Data-intensive Text Processing with mapreduce Chapter 3 (5)-mapreduce algorithm design-3.4 secondary sorting

Source: Internet
Author: User

3.4 secondary sorting

In the shuffle and sort phases, mapreduce uses keys to sort intermediate key-value pairs, if the computation in cer CER depends on the sorting order, it is very simple (that is, the Order reversal mode mentioned in the previous chapter ). However, what if we need to sort values in addition to using keys? Google's mapreduce implementation provides a built-in secondary sorting mechanism, which ensures that values arrive in order of sorting. Unfortunately, hadoop does not have a built-in mechanism.

(T1, M1, r80521)

(T1, M2, r14209)

(T1, M3, r76042)

...

(T2, M1, r21823)

(T2, M2, r66508)

(T2, M3, r98347)

Consider the data example of the next scientific experiment sensor: There are m sensors, each reading continuously, m may be a large number. The export data of a sensor is like this. The RX after each timestamp represents the actual sensor reading (not important in this discussion, but may be a series of values, one or more complex records, or even the byte streams of image files ).

Suppose we want to reconstruct the activity of each sensor. MapreduceProgramTo complete the process, collect raw data, and use the Sensor ID as the intermediate key,

M1 → (T1, r80521)

In this way, All readings of the same sensor can be transmitted to Cer CER together. However, because mapreduce does not guarantee sorting of different values of the same key, sensor readings may not be sorted in the predetermined order. The easiest solution is to cache these readings and sort them by timestamps before processing the data. However, it is worth noting that any practices of caching data in the memory will bring potential scalability bottlenecks. What if we need to handle high-reading-frequency sensors or sensors that have been running for a long time? What if the sensor reading itself is a large and complex object? This method is not applicable in this case-reducer may use up memory because it caches all values of the same key.

This is a common problem, because in many applications, we want to first group data by certain conditions (for example, by the Sensor ID, then, sort by another condition (for example, by time) in the grouping process. Fortunately, there is a common solution called "value-to-key conversion. The basic idea is to combine the score and the intermediate key into a hybrid key for mapreduce to process the sorting. In the above example, we use the ID and timestamp of the sent sensor as a hybrid key instead of the Sensor ID as the key:

(M1, T1) → (r80521)

Now the sensor reading is a value. We must define the intermediate key sorting order to first sort by the Sensor ID (the left element of pair) and then by the timestamp (the right element of pair. We also need to implement a custom partitioner to transfer all pairs of the same sensor to the same CER Cer.

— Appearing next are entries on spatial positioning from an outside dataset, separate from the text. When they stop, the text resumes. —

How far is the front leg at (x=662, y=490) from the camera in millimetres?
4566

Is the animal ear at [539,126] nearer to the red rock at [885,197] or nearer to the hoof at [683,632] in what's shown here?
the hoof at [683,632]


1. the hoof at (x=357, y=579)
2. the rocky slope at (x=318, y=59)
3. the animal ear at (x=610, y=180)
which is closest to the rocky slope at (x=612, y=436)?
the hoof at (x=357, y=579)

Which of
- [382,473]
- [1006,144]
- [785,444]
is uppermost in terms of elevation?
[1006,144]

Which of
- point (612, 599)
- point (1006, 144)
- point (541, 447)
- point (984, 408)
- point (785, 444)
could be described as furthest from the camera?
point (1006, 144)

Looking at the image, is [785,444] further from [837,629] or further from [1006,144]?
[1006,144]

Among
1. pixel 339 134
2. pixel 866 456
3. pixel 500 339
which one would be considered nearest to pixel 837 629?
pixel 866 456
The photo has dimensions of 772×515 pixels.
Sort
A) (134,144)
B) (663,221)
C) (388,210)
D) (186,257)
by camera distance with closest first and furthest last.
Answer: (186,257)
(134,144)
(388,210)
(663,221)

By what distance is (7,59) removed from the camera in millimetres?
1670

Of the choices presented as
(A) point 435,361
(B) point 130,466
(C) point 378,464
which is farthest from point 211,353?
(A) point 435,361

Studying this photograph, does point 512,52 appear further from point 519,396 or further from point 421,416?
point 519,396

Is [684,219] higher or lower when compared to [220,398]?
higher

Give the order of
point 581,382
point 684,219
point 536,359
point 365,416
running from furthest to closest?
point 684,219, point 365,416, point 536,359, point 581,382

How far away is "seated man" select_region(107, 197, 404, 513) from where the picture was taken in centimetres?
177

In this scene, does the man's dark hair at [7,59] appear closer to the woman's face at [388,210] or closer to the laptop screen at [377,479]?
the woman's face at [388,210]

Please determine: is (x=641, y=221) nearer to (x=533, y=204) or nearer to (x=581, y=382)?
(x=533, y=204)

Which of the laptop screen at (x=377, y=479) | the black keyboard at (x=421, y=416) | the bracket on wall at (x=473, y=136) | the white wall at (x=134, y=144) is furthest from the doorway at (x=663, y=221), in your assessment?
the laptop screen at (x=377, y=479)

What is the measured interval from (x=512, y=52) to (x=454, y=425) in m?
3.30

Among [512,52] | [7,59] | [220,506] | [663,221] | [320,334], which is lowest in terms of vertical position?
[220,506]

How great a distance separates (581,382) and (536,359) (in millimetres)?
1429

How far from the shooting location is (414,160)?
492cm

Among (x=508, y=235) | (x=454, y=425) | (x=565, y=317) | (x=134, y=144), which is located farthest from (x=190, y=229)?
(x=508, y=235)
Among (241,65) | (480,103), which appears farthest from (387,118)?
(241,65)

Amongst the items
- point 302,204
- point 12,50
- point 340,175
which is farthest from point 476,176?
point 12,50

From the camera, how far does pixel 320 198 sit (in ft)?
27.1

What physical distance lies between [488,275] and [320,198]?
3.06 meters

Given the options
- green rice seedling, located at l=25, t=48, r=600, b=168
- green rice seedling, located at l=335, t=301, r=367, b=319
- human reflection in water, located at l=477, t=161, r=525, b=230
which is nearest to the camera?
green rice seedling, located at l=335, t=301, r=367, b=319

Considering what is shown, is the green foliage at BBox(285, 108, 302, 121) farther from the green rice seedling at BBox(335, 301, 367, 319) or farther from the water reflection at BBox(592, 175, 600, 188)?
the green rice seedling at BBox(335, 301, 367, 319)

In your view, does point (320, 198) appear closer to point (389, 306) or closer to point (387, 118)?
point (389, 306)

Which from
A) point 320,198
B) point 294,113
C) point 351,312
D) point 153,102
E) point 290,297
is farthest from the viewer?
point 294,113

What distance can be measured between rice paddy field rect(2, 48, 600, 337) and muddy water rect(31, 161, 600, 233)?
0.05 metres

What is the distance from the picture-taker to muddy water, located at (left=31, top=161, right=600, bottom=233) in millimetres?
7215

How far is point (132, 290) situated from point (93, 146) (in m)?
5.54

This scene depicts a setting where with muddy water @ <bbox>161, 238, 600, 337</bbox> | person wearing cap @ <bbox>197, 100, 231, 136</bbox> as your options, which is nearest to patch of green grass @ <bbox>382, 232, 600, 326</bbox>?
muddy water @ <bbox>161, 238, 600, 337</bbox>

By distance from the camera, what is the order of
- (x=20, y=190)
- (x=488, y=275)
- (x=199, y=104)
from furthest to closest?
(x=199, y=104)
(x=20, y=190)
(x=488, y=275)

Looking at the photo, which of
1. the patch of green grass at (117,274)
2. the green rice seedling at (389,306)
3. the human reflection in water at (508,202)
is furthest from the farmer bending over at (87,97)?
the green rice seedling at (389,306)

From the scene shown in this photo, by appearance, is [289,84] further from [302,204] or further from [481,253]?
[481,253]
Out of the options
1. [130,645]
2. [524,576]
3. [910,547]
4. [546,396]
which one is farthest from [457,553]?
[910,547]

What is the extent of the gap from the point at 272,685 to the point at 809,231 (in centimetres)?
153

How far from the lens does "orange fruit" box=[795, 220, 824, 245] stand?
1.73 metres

After proper sorting, key-value pairs will arrive at Cer CER in the correct order.

(M1, T1) → [(r80521)]

(M1, T2) → [(r21823)]

(M1, T3) → [(r146925)]

...

However, the sensor readings are now split into multiple keys. Reducer must save the previous state and track the reading of the current sensor at that end, where the next sensor starts.

 

The trade-off between the two methods discussed above (Cache and In-memory sorting vs. "key-value conversion" mode) is that the sorting is executed there. A secondary sorting can be directly implemented in cer CER, which may run faster but may encounter 10 problems with Scalability bottlenecks. In key-value conversion, sorting is not based on the mapreduce framework. You need to know that this method can be expanded to three times, four times or more sorting. The consequence of using this mode is to generate more keys for the mapreduce framework to sort. However, distributed sorting is good at mapreduce, but this method violates the essence of the mapreduce programming model.

Contact Us

The content source of this page is from Internet, which doesn't represent Alibaba Cloud's opinion; products and services mentioned on that page don't have any relationship with Alibaba Cloud. If the content of the page makes you feel confusing, please write us an email, we will handle the problem within 5 days after receiving your email.

If you find any instances of plagiarism from the community, please send an email to: info-contact@alibabacloud.com and provide relevant evidence. A staff member will contact you within 5 working days.

A Free Trial That Lets You Build Big!

Start building with 50+ products and up to 12 months usage for Elastic Compute Service

  • Sales Support

    1 on 1 presale consultation

  • After-Sales Support

    24/7 Technical Support 6 Free Tickets per Quarter Faster Response

  • Alibaba Cloud offers highly flexible support services tailored to meet your exact needs.